━━━ Trecho do texto ━━━

Existe uma armadilha silenciosa no otimismo: quanto mais acreditamos em uma nova tecnologia ou em um ciclo favorável de crescimento, menos dispostos ficamos a enxergar os riscos que se acumulam nas margens. Essa é a tese central que emerge da leitura de 1873: The Rothschilds, the First Great Depression, and the Making of the Modern World, de Liaquat Ahamed — obra que, segundo o Brazil Journal, convida a uma reflexão inevitável sobre o momento que vivemos em 2026. Avaliamos que esse paralelo histórico não é mero exercício intelectual: é um alerta concreto para investidores, empresários e formuladores de política econômica.

━━━

Atividade 1: Diga se cada afirmação concorda com o trecho sobre o livro 1873, respondendo sim ou não e citando as palavras do trecho que decidem: (a) O livro citado é de Liaquat Ahamed. (b) O paralelo histórico é apresentado como simples exercício intelectual. (c) Quanto mais otimistas ficamos, mais atentos aos riscos nos tornamos.
Atividade 2: Retome o trecho sobre o livro 1873 no ponto em que ele para e escreva a continuação.

━━━ Dados fornecidos ━━━

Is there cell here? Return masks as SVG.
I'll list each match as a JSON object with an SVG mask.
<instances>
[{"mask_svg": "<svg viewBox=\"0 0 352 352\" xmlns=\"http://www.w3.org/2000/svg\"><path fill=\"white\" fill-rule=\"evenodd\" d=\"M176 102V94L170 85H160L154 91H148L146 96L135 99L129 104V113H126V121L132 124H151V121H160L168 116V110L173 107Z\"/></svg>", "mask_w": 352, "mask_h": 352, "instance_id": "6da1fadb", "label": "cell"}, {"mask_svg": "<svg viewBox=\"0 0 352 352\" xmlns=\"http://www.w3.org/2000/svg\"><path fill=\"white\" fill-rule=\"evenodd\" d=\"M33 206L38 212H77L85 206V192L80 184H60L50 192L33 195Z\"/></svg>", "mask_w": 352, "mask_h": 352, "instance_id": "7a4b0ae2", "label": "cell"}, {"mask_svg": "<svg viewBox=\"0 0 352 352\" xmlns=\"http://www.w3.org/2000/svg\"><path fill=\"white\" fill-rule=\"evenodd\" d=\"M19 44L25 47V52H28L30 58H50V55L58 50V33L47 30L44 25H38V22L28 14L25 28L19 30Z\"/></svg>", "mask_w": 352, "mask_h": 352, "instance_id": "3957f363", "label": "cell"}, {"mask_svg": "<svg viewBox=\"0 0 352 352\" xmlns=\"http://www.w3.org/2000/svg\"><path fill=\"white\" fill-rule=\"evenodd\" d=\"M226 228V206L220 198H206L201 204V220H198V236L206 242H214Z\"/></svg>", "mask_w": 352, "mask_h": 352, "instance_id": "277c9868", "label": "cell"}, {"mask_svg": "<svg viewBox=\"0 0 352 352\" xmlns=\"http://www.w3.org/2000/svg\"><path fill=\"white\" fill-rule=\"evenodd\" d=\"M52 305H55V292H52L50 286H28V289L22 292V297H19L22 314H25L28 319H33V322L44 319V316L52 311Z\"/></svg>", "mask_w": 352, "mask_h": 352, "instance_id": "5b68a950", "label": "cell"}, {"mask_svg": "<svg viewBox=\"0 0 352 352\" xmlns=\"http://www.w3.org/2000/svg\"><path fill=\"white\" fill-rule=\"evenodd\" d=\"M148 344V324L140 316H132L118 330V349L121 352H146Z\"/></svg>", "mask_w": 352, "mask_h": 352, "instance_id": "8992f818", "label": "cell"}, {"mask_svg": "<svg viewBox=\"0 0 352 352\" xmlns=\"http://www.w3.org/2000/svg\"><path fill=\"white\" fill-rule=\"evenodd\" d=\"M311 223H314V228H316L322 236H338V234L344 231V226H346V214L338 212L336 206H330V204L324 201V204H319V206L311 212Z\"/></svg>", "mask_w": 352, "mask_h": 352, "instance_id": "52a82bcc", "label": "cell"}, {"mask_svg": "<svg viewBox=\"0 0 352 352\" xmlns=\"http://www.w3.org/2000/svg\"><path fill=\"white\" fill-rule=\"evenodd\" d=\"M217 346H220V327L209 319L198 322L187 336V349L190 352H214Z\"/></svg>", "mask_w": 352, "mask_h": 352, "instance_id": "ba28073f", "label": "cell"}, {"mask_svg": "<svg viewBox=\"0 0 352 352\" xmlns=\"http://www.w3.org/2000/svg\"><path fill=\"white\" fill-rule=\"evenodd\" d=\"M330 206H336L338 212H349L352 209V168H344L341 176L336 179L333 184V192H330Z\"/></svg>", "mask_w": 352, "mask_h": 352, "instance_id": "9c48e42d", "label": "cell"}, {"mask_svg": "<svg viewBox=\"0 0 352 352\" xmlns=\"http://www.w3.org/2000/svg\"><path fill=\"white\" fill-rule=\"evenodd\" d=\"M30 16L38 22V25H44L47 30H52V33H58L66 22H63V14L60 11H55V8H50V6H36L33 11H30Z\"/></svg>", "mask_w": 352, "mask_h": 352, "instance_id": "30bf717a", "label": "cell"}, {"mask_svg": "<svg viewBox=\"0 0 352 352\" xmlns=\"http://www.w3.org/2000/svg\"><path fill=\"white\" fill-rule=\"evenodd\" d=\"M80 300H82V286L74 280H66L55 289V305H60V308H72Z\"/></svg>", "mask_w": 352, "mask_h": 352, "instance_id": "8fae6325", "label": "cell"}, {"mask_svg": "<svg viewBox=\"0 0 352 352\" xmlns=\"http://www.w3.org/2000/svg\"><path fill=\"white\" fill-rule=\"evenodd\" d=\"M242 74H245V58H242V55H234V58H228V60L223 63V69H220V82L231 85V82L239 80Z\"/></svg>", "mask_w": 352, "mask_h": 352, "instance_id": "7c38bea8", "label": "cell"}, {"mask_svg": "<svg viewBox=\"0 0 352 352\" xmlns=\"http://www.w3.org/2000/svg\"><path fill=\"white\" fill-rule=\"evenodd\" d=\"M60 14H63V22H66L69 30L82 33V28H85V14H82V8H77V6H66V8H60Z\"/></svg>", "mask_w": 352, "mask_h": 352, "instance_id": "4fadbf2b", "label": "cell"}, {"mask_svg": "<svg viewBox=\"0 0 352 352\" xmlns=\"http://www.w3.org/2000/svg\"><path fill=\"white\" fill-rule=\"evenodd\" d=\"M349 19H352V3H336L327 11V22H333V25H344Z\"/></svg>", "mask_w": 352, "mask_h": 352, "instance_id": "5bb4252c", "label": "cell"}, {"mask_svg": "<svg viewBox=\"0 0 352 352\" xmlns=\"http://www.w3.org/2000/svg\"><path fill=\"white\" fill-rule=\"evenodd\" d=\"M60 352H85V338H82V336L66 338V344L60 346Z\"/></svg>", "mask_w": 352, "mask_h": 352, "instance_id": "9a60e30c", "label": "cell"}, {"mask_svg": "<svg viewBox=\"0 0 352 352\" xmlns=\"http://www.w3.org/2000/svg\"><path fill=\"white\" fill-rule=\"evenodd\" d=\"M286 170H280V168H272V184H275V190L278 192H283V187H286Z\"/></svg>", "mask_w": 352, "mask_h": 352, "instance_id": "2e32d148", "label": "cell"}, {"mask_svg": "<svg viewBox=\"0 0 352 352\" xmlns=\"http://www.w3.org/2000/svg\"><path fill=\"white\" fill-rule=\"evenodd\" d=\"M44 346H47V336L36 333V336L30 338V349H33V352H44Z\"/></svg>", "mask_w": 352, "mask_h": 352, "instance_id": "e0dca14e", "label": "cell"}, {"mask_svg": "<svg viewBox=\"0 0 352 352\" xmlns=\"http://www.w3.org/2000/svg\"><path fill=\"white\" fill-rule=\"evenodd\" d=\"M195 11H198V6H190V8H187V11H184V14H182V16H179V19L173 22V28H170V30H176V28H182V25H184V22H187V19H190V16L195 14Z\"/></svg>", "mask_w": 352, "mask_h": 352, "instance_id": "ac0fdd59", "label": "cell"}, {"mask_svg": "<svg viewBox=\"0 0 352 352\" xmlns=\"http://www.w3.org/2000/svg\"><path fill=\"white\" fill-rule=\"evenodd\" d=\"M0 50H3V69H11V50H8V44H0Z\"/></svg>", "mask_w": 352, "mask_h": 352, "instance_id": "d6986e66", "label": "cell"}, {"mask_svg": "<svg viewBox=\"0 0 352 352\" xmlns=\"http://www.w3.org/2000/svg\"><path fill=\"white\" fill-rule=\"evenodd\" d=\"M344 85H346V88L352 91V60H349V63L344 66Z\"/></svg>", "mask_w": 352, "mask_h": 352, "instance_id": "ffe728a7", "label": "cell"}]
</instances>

━━━

Resultado do exercício 1:
(a) Sim: "de Liaquat Ahamed".
(b) Não: "não é mero exercício intelectual".
(c) Não: "menos dispostos ficamos a enxergar os riscos que se acumulam nas margens".

Resultado do exercício 2:
A crise de 1873 é frequentemente negligenciada nos manuais de história econômica, ofuscada pelas narrativas da Grande Depressão de 1929 e da crise financeira global de 2008. No entanto, ela foi, segundo historiadores econômicos, a primeira recessão verdadeiramente global da era industrial moderna — aquela que demonstrou, pela primeira vez em escala ampla, como mercados financeiros interconectados podem transmitir choques de um continente a outro em questão de semanas. O colapso veio após uma década de expansão acelerada impulsionada pela construção de ferrovias, pela unificação de mercados nacionais na Europa e nos Estados Unidos e por uma euforia especulativa que se alimentava da própria narrativa do progresso tecnológico. A ferrovia era, naquele momento, o equivalente histórico do que hoje chamamos de inteligência artificial ou de qualquer outra tecnologia disruptiva que domina o imaginário dos mercados de capitais.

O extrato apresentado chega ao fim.